Excerpted text:
=== Begin Enclosure ===
Submissions on sentence
Messrs Douglas and Nicholls
[152] The appellants submitted that the Judge erred in his assessment of the correct test for intention, and that as a result the sentence needed to be reduced to reflect the actual level of criminal culpability. For that reason, the appellants proposed that this Court consider the appropriate sentence “from first principles”.
[153] As to a starting point, the appellants relied on a number of authorities. The first was R v Buckley,[90] in which Mr Buckley pleaded guilty to four charges of false statement by a promoter, 19 charges of theft by a person in a special relationship, one charge of false statement in an advertisement, and one charge of false statement to a trustee. $13.25 million was lost as a result of Mr Buckley’s actions. The sentencing Judge adopted a starting point of four and a half years for the false statement charges with an uplift of 18 months for the s 220 charges. A concurrent starting point of three years was adopted for the other charges. A 25 per cent discount was given for the guilty plea, and another 25 per cent discount was adopted for remorse, cooperation, rehabilitation and lapse of time.
[154] The other authorities referred to by the appellants included those referred to by Wylie J in his sentencing decision: R v Kirk; R v Bowden; R v Ludlow; and R v Petricevic.
[155] Next, the appellants submitted that their culpability is at a lower level than assessed by Wylie J, as the circumstances of the case did not involve concealment or dishonesty. While there were large sums of money involved, the transactions were genuine loans and there is no evidence that they would not have been repaid had the finance industry collapse not occurred. Furthermore, the offending is in relation to two isolated transactions: there is no evidence of ongoing wrongful conduct. Finally, it was accepted by the trial Judge that Capital + Merchant Finance Ltd did not collapse as a result of the offending, making it difficult to assess the magnitude of the impact of the offending on investors.
[156] The appellants submitted that the Judge correctly identified that there were no general aggravating factors. In terms of mitigating factors, counsel submitted that Wylie J had erred in not considering that the evidence established that the parties had received legal advice to the effect that it was possible that the transactions would be in the “ordinary course of business”, and that as a result he erred in failing to consider this as a mitigating factor.
[157] The appellants argued that the Judge erred by making the sentence for the Numeria 1 transaction cumulative upon the sentences for the Clyde 1 and 2 transactions. They submitted that a cumulative approach had not been taken in any of the other finance company cases.
[158] Taking all these factors into consideration, counsel submitted that an appropriate starting point would be approximately three years’ imprisonment.
[159] In terms of personal mitigating factors the appellants submitted that a discount ought to have been given for the “good conduct” of the appellants during the trial process. While Messrs Nicholls and Douglas did not plead guilty, they did not contest things that were not seriously contestable. Second, counsel argued that the age of the appellants (Mr Douglas is 59 and Mr Nicholls 57) ought to be taken into account. Third, counsel contended that greater discounts ought to have been given for the appellants’ remorse and previous good character.
[160] Taking these factors together, the appellants submit that a discount of approximately 25 per cent would be appropriate.
=== End Enclosure ===
Data supplied:
=== Begin Enclosure ===
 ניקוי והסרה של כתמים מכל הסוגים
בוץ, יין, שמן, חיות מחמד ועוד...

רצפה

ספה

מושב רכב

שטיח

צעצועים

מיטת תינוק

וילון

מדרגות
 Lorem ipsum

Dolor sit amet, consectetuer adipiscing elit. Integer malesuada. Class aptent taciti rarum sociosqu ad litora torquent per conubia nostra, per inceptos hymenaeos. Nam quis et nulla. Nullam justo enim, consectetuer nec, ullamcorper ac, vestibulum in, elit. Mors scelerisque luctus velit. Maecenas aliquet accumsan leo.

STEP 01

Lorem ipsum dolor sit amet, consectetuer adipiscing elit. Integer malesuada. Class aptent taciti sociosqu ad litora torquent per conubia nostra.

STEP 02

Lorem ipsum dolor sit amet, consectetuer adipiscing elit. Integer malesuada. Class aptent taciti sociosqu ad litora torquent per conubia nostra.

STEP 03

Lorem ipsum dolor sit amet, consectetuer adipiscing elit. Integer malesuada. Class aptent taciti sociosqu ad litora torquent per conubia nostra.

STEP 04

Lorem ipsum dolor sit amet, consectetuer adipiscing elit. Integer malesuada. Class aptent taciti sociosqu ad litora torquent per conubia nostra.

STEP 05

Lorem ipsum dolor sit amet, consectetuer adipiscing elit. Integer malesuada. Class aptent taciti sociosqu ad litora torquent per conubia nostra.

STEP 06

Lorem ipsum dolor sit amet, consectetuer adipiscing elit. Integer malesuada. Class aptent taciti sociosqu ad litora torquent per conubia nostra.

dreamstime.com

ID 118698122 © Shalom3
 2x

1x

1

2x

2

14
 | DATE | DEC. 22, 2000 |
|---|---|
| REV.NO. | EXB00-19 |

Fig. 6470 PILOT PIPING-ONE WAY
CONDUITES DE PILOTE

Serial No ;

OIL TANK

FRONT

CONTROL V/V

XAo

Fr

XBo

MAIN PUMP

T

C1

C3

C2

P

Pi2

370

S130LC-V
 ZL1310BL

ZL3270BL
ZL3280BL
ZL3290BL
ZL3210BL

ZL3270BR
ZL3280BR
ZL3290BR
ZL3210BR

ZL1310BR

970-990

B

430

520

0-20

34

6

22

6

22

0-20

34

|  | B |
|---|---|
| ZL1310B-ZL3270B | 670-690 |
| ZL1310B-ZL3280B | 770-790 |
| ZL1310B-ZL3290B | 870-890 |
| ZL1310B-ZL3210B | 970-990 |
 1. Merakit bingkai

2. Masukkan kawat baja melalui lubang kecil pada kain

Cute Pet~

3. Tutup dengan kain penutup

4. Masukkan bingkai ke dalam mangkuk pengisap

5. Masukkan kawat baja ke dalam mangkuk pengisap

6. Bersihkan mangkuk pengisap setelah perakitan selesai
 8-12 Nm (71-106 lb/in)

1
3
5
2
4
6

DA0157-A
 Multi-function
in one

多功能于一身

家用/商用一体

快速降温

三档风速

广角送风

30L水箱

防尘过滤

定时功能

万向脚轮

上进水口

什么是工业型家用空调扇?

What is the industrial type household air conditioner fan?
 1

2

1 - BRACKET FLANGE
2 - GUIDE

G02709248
=== End Enclosure ===
Requirement 1: Which case authorities do the sentencing submissions say the appellants relied on?
Requirement 2:
Answer these about the sentencing submissions:
(a) How much money was lost as a result of Mr Buckley's actions?
(b) What starting point did counsel submit would be appropriate?
(c) What ages are given for Mr Douglas and Mr Nicholls?

Worked solution 1: R v Buckley, R v Kirk, R v Bowden, R v Ludlow, R v Petricevic

Worked solution 2:
(a) $13.25 million
(b) Approximately three years' imprisonment
(c) Mr Douglas is 59 and Mr Nicholls is 57.